+++ EXTRACTED TEXT

Reading this, I hope all of you are hanging your heads in shame because you owe me and all of your customers and apology for over 100 years of mediocrity.

And men, it’s time we saw this bullshit for just what it is, a marketing scam.

We’ve been duped for too long, kept in line by a false sense of machismo, constant misery and a need to have the latest and greatest in everything.

It’s time we joined forced with the fairer sex and demanded a better solution for all of us. The quest is on and, shaving industry, you need to get scared and get to work.

Vibrators with blades on the end isn’t going to cut it anymore. We demand real solutions.

You can take your patents and shove them, I want answers, not marketing.

And that, as they say, is that.

Sincerely,

John Black



Comments

2 Responses to “In Search of a Close Shave”

  1. Alisha on August 13th, 2007 3:36 pm

    I may not be a man, but being that I’m a woman, I’ve had to shave my legs for years and ended up with cuts here and there, until they finally came out with 4 blades and for over a year have yet to cut myself! You should try one made for a woman! ;)

    I know, I know, you probably don’t feel like holding a pink shaver up to your face worrying your wife might walk in.

  2. John Black on August 13th, 2007 3:57 pm

    Alisha,

    At this point, I think I’ll try just about anything. I’ve always wondered if the products for women worked better, maybe it’s time to add that to my list of things to try.

    And don’t worry, my wife has seen much worse out of me.

++++++

■ GIVEN INSTRUCTION 1 ■
In the shaving letter, how many blades did the razor have that Alisha says she has used for over a year without cutting herself?

+++ RECORDS FOR THE EXERCISE

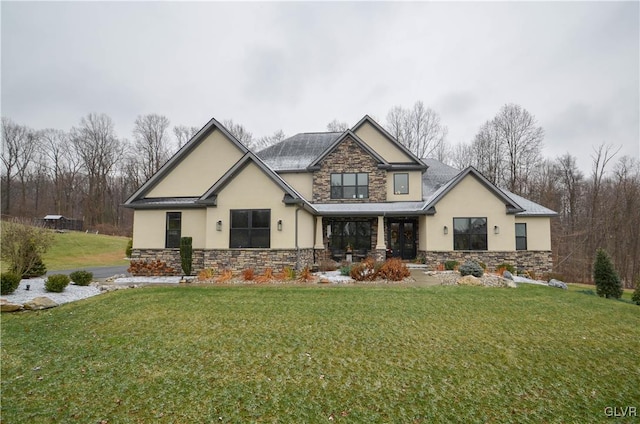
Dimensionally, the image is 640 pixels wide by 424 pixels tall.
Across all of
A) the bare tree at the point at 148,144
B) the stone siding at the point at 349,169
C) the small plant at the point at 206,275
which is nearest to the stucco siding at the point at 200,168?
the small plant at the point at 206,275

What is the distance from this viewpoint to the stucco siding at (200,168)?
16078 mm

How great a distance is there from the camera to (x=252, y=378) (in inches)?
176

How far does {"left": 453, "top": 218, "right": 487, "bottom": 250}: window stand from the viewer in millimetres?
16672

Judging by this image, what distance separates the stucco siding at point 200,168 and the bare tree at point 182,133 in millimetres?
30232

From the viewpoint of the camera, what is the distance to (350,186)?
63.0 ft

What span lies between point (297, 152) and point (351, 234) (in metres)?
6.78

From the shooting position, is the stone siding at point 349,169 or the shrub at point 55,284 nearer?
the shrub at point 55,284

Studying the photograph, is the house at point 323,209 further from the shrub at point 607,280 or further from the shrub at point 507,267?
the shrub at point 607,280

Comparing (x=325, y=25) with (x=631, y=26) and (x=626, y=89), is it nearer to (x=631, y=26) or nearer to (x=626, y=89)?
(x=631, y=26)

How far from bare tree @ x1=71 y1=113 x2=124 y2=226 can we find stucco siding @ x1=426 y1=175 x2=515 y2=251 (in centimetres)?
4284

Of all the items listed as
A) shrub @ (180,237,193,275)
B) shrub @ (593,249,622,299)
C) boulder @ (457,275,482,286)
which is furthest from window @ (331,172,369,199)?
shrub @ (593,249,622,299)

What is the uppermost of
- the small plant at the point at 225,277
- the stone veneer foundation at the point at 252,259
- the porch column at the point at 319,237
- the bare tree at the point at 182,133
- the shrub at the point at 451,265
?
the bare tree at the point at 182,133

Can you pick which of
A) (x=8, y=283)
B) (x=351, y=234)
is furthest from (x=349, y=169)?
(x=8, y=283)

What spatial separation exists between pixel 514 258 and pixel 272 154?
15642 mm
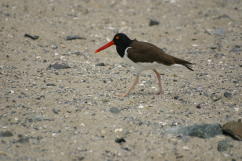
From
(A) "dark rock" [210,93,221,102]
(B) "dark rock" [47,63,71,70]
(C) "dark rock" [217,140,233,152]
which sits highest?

++++++
+++ RECORDS FOR THE EXERCISE

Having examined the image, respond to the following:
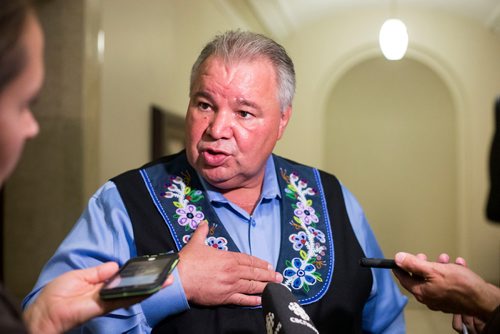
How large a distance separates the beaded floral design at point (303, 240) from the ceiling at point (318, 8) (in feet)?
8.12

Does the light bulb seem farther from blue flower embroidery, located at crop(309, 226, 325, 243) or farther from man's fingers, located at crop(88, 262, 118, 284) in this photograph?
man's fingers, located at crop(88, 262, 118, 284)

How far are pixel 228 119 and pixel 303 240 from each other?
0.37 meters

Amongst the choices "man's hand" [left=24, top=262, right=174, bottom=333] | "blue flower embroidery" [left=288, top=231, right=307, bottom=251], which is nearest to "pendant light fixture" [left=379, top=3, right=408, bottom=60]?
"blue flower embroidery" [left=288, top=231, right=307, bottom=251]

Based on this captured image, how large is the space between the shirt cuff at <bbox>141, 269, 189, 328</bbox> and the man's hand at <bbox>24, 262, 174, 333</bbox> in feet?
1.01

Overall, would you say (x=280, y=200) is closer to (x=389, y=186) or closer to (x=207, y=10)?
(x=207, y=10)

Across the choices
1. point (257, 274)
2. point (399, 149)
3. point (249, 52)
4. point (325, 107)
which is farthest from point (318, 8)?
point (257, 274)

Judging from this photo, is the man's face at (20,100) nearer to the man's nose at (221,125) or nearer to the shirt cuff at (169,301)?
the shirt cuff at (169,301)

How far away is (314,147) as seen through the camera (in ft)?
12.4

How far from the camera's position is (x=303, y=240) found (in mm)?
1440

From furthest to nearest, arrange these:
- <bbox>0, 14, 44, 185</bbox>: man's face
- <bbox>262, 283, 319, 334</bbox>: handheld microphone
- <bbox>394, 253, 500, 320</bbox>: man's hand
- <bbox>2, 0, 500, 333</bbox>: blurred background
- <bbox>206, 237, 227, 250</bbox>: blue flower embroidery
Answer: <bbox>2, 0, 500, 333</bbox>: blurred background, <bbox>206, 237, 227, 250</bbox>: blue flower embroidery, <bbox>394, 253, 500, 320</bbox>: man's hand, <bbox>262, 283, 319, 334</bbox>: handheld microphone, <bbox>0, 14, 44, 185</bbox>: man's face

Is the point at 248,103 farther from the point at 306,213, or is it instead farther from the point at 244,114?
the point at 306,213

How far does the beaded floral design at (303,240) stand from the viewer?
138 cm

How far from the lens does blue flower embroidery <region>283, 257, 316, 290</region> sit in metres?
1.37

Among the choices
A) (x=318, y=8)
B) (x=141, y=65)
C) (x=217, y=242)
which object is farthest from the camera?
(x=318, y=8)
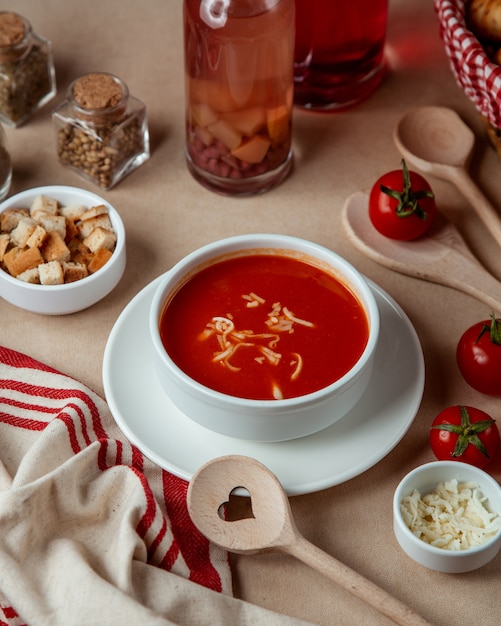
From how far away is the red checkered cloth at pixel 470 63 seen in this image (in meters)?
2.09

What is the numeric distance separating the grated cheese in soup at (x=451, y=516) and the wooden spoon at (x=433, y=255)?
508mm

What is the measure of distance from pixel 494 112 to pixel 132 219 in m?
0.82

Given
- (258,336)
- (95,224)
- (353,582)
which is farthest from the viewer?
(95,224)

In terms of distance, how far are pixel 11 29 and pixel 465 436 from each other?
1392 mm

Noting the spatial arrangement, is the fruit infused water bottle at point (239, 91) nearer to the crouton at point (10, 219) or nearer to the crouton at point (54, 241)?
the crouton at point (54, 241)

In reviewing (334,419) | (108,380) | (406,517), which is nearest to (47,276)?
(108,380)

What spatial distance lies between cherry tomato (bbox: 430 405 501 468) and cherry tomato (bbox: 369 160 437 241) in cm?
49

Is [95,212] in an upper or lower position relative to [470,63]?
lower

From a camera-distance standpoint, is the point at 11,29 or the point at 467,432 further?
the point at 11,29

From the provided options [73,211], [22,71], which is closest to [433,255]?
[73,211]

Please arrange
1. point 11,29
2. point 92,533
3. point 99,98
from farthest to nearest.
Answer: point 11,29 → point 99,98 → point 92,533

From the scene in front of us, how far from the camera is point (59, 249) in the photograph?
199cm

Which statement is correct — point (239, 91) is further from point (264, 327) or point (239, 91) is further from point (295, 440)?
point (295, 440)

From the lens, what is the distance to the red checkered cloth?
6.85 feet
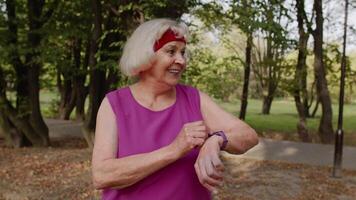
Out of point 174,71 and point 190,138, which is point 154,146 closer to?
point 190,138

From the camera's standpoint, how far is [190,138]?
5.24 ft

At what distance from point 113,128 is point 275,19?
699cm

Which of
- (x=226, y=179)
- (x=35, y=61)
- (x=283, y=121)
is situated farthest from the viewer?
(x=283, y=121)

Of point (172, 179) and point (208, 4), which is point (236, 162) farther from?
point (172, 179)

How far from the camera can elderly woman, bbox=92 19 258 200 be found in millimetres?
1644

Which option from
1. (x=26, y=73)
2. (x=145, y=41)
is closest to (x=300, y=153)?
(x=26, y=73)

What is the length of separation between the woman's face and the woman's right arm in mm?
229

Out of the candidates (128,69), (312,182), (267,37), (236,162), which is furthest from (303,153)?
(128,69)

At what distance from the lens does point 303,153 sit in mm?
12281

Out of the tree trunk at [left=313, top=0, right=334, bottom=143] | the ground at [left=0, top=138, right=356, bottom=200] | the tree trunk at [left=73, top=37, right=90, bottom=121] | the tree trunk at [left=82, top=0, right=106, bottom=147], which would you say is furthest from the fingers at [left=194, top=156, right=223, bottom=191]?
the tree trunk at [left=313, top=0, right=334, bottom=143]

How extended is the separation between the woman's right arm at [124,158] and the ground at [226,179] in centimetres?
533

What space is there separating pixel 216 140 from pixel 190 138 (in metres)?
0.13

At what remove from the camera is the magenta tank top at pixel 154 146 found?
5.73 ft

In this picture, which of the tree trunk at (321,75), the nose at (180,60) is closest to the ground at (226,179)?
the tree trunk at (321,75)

++++++

■ GIVEN INSTRUCTION 2 ■
Report how many lines in the entries above contain the string "crouton". Give only the number.

■ SOLUTION 1 ■
Four blades.

■ SOLUTION 2 ■
2